Я снова посмотрел на Вовчика. Тот пожал плечами с таким видом, будто говорил: «Шеф, я тут вообще не при делах, я картошку чищу». В его глазах читалось полное безразличие и к ивушке, и к её плаксивому исполнителю. В этот момент я понял, что между мужской и женской частью нашей команды пролегла бездна непонимания. Мы были с разных планет.
– Ясно, – протянул я, поднимаясь со стула. – Значит, завтра у нас двойная касса. Одна половина города придёт за мясом, а вторая – послушать Валерия. Главное, чтобы его поклонницы в порыве экстаза не опрокинули наш мангал.

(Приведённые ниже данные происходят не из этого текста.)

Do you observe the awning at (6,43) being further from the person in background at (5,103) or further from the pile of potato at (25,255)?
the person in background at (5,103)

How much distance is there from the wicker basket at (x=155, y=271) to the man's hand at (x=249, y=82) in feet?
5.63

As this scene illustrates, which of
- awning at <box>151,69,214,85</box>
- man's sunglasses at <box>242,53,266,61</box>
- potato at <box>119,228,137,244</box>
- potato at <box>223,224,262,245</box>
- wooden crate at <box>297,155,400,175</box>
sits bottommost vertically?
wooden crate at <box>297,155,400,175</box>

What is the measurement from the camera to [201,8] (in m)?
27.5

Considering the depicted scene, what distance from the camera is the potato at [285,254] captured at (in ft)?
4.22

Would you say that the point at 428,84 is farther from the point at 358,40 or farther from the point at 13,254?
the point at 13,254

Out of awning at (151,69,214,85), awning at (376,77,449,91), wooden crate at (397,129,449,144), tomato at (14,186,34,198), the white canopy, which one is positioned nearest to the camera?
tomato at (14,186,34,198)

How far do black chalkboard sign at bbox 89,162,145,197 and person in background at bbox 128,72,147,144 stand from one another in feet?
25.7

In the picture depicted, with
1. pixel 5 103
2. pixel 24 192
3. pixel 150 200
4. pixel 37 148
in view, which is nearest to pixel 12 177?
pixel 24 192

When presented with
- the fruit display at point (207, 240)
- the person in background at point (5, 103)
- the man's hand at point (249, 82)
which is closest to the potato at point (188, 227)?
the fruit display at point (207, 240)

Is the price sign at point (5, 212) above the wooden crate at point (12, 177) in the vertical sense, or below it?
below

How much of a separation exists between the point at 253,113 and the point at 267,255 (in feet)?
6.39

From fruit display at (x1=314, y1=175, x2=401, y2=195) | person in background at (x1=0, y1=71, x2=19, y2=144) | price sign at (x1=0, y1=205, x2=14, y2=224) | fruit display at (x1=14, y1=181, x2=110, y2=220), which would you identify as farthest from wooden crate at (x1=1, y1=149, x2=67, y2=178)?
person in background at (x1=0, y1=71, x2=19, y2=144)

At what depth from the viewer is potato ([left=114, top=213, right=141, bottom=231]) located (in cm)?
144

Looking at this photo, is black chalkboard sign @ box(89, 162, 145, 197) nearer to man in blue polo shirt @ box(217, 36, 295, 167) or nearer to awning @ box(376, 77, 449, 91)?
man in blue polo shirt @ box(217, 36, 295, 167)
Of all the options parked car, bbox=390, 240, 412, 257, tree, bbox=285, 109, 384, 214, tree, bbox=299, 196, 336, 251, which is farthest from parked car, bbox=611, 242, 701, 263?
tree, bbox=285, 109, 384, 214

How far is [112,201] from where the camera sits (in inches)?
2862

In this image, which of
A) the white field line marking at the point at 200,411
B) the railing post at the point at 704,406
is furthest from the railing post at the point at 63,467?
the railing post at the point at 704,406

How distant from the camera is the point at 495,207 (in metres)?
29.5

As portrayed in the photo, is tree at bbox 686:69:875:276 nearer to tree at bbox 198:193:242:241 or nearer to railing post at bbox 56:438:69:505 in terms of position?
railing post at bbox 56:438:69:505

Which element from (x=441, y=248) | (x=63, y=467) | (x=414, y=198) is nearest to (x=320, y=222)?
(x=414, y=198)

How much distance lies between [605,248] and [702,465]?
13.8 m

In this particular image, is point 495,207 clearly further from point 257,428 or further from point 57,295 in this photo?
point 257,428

Спорить с девичьими восторгами – бесполезное занятие. Это как объяснять кошке, почему нельзя точить когти о новый диван. Пусть себе визжат от радости. У нас, мужиков, дела и поважнее. У нас есть мясо. И есть огромная железная машина, которая это мясо приготовит.
* * *
Далеко‑далеко от центральной площади, где вовсю кипела работа, был в Зареченске один уголок, про который даже Бог, казалось, забыл. Пыльный, заваленный всяким хламом склад, принадлежавший семейству Алиевых. Под самым потолком было пробито одно‑единственное окошко, грязное донельзя, через которое сочился жиденький лучик света. В этом луче, как в театре, и стояли две фигуры.
Первым был Кабан. Он скрестил на груди свои ручищи, похожие на два свиных окорока, и с нетерпением переминался с ноги на ногу. Его бритая голова блестела от пота даже в этом полумраке, а лицо было хмурым, как небо перед грозой.